Wouldn't that be more easily accomplished by having a floodgate in the floor?
i.e. a hatch?
Personally, I don't see why it shouldn't work, except that I've had difficulties with hatches in the past[1] which means I avoid them[2].
Alternatively, a retracting bridge should work much the same. (Minus time for workshop construction of hatch, plus time for architectural design of said bridge. Either way, a little extra effort, but then again the bridge cannot be designed ahead of time, whereas a hatch can be manufactured just about as soon as one has the inkling it'd be needed.)
But, either way, you still need the "on entity striking hatch, operate something" switchy-thing. Unless you go the 'dumb' route and just hook the respective mechanicals it into a longish-period repeater, of course.
[1] They just don't seem to open when you want them to, and though I'm not totally sure I didn't forget to wire them up to the lever, I was left with the impression that they don't like opening when you have a high pressure of water upon them (say 10-20Zs worth of accumulated water). But I'm fairly sure that they've not been designed that way, by Toady, so I'm still left with the possibility that, of all openable water-barriers that I use (floodgates, doors, raising bridges), I
always forget to connect up my floor hatches to the appropriate levers before filling the huge cisterns they are at the bottom of. (Yes, I could try to select a new connection, unfulfillable as it would be ("fillable" being the very problem), to see if it's allowed from that lever to that hatch and therefore not already been done. For some reason, I've never bothered to check that at the time, always thought about it far later.) It could just be that levers lock/unlock the hatch, perhaps?

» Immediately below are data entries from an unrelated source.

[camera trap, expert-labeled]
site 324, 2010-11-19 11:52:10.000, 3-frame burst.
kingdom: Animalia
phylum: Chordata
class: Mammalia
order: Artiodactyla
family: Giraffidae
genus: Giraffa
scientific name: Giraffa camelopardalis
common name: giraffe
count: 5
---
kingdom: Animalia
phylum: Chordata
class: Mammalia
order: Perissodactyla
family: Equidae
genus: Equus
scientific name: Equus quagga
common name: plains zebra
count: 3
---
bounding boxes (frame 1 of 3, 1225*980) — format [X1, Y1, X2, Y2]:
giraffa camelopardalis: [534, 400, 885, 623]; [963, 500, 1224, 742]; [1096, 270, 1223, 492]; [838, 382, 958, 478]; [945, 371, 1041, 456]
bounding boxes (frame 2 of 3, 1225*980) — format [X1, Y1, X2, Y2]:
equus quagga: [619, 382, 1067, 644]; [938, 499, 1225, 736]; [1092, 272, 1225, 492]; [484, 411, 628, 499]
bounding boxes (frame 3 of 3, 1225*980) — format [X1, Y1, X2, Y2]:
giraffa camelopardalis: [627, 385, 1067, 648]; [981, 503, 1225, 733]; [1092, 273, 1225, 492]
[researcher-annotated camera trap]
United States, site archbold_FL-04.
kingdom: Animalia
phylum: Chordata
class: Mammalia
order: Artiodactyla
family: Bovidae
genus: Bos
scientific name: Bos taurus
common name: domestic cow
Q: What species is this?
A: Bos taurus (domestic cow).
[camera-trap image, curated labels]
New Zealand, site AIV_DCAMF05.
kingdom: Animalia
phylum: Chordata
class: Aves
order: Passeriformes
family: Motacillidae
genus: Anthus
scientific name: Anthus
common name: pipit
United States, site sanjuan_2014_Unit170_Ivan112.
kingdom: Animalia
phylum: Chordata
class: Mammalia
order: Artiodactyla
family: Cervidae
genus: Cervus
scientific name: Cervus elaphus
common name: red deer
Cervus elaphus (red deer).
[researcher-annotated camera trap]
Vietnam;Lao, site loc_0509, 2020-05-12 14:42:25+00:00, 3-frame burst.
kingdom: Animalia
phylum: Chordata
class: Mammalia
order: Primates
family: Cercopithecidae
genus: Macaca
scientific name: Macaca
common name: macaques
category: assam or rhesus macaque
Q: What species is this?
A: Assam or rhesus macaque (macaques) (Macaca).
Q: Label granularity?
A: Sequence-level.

[2] I currently just tend to use hatches in spots (rare, but occasionally necessary) where I've got vertically-from-below stairwell access into a channel occasionally flooded with water. When I let my dwarves wander up into it, they'll let a splash of water through (typically the 1-2/7ths that remain after an actual flood) but, as long as the traffic isn't excessive, no real danger of flooding the entryway, because it doesn't keep dripping in when no-one is actively opening and closing the hatchway at the top of the stairway.